(INPUT DATA Opens)

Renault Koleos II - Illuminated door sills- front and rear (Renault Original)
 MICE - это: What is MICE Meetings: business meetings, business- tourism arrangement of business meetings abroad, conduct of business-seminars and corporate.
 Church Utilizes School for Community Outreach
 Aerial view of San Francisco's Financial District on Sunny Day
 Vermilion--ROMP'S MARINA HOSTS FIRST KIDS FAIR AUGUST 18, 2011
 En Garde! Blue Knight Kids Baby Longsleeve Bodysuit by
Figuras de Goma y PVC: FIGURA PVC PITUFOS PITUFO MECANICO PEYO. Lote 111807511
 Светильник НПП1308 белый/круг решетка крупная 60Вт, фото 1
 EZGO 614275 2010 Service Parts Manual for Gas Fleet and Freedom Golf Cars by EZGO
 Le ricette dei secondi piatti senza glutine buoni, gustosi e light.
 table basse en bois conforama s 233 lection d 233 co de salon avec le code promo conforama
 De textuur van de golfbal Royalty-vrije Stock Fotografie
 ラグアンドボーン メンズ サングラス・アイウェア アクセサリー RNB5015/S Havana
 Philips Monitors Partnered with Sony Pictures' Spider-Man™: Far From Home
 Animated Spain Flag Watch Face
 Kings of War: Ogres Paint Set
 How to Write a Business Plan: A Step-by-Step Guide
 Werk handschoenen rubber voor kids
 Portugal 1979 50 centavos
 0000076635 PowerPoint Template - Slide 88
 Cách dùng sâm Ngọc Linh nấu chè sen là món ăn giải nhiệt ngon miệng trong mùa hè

(INPUT DATA Closes)

**TASK STATEMENT**.
Write out the whole listing again, exactly as it stands.

**SOLUTION FOR THIS EXERCISE**.
Renault Koleos II - Illuminated door sills- front and rear (Renault Original)
 MICE - это: What is MICE Meetings: business meetings, business- tourism arrangement of business meetings abroad, conduct of business-seminars and corporate.
 Church Utilizes School for Community Outreach
 Aerial view of San Francisco's Financial District on Sunny Day
 Vermilion--ROMP'S MARINA HOSTS FIRST KIDS FAIR AUGUST 18, 2011
 En Garde! Blue Knight Kids Baby Longsleeve Bodysuit by
Figuras de Goma y PVC: FIGURA PVC PITUFOS PITUFO MECANICO PEYO. Lote 111807511
 Светильник НПП1308 белый/круг решетка крупная 60Вт, фото 1
 EZGO 614275 2010 Service Parts Manual for Gas Fleet and Freedom Golf Cars by EZGO
 Le ricette dei secondi piatti senza glutine buoni, gustosi e light.
 table basse en bois conforama s 233 lection d 233 co de salon avec le code promo conforama
 De textuur van de golfbal Royalty-vrije Stock Fotografie
 ラグアンドボーン メンズ サングラス・アイウェア アクセサリー RNB5015/S Havana
 Philips Monitors Partnered with Sony Pictures' Spider-Man™: Far From Home
 Animated Spain Flag Watch Face
 Kings of War: Ogres Paint Set
 How to Write a Business Plan: A Step-by-Step Guide
 Werk handschoenen rubber voor kids
 Portugal 1979 50 centavos
 0000076635 PowerPoint Template - Slide 88
 Cách dùng sâm Ngọc Linh nấu chè sen là món ăn giải nhiệt ngon miệng trong mùa hè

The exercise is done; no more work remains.